• Exercise description: Can you arrange the lines from the one containing "To your eye, does" through the end of the lines below as a numbered list, leaving out any blank lines?

• Questions about scenes in images:
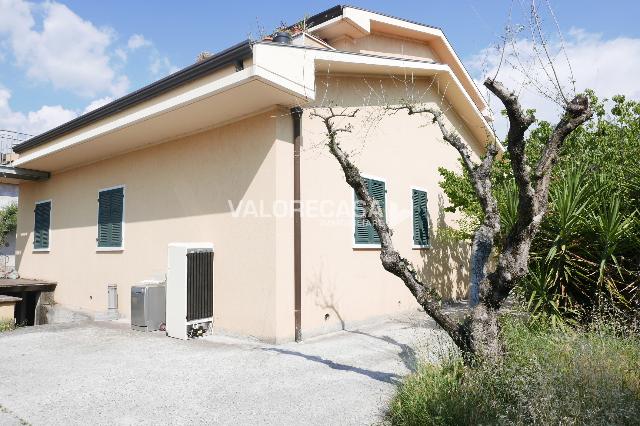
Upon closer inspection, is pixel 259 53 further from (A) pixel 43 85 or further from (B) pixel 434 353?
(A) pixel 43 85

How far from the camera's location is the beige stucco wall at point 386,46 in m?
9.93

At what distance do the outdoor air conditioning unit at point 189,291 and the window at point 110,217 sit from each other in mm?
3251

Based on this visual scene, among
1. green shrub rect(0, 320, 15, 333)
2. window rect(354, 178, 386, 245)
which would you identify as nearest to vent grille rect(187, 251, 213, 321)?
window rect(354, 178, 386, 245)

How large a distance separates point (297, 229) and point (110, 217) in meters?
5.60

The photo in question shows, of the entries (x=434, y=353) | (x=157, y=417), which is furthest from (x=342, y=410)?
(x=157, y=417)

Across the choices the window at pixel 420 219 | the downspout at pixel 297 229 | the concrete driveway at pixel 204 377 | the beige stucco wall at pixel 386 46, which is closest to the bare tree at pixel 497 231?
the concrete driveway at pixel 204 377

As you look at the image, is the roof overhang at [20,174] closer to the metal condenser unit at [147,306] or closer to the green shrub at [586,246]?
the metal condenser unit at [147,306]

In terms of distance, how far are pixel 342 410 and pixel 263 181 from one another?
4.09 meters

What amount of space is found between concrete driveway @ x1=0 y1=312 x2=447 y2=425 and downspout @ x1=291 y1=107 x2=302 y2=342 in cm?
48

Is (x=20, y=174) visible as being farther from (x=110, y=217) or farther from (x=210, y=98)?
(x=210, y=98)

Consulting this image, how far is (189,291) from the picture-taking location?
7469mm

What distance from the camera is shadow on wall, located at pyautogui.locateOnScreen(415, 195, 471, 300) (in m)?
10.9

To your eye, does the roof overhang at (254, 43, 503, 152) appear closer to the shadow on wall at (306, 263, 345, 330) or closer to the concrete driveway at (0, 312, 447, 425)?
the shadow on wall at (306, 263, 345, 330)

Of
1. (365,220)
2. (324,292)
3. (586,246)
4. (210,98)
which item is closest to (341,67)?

• Complete answer:
1. To your eye, does the roof overhang at (254, 43, 503, 152) appear closer to the shadow on wall at (306, 263, 345, 330) or closer to the concrete driveway at (0, 312, 447, 425)?
2. the shadow on wall at (306, 263, 345, 330)
3. Of
4. 1. (365,220)
5. 2. (324,292)
6. 3. (586,246)
7. 4. (210,98)
8. which item is closest to (341,67)?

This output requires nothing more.